## Source
****************

This fundamental isn't the only frequency present when a string is plucked. Another standing wave has a node in the middle and antinodes at 1/4 and 3/4. This means that the length of the string equals the wavelength of this wave, $L=\lambda_2$. So the frequency of this wave is $$f_2=\frac{v}{L} = 2f_1.$$ Aha! This second wave is one octave above the fundamental. It's called the 2nd partial, the 2nd (musical) harmonic, and the 1st overtone of a string (fixed at both ends). You can get this note to sound strongly in two ways: 1) press at the 12th fret, which forces the length of the string to $L_{new}=L/2$ so now the new fundamental is $v/L$ or 2) touch the string just over the 12th fret (at $L/2$) which forces a node where there would normally be an antinode of the fundamental. This prevents the fundamental from sounding, so you can hear the overtone.

****************

## Problem set
[1] Print the passage on string harmonics from "This fundamental isn't" up to and including "hear the overtone.".
[2] Using the passage on string harmonics, decide whether each statement agrees with it, answering yes or no and quoting the words that settle it: (a) The second standing wave has a node at the middle of the string. (b) Pressing at the 12th fret doubles the length of the string. (c) The second wave is called the 2nd overtone of a string fixed at both ends.
Nothing in the lines that come after this text is needed here.

## Data extract
****************

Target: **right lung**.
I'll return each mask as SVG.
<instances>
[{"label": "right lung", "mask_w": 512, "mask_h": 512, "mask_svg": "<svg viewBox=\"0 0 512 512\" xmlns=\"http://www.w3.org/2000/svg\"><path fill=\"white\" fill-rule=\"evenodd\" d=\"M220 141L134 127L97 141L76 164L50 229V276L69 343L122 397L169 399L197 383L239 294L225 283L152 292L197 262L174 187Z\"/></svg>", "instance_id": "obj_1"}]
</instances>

****************

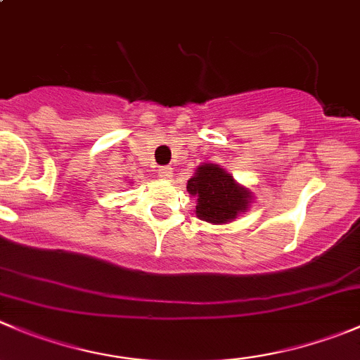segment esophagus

****************

## Solutions to the tasks
[1]
This fundamental isn't the only frequency present when a string is plucked. Another standing wave has a node in the middle and antinodes at 1/4 and 3/4. This means that the length of the string equals the wavelength of this wave, $L=\lambda_2$. So the frequency of this wave is $$f_2=\frac{v}{L} = 2f_1.$$ Aha! This second wave is one octave above the fundamental. It's called the 2nd partial, the 2nd (musical) harmonic, and the 1st overtone of a string (fixed at both ends). You can get this note to sound strongly in two ways: 1) press at the 12th fret, which forces the length of the string to $L_{new}=L/2$ so now the new fundamental is $v/L$ or 2) touch the string just over the 12th fret (at $L/2$) which forces a node where there would normally be an antinode of the fundamental. This prevents the fundamental from sounding, so you can hear the overtone.

[2]
(a) Yes: "Another standing wave has a node in the middle and antinodes at 1/4 and 3/4."
(b) No: "press at the 12th fret, which forces the length of the string to $L_{new}=L/2$"
(c) No: "It's called the 2nd partial, the 2nd (musical) harmonic, and the 1st overtone of a string (fixed at both ends)."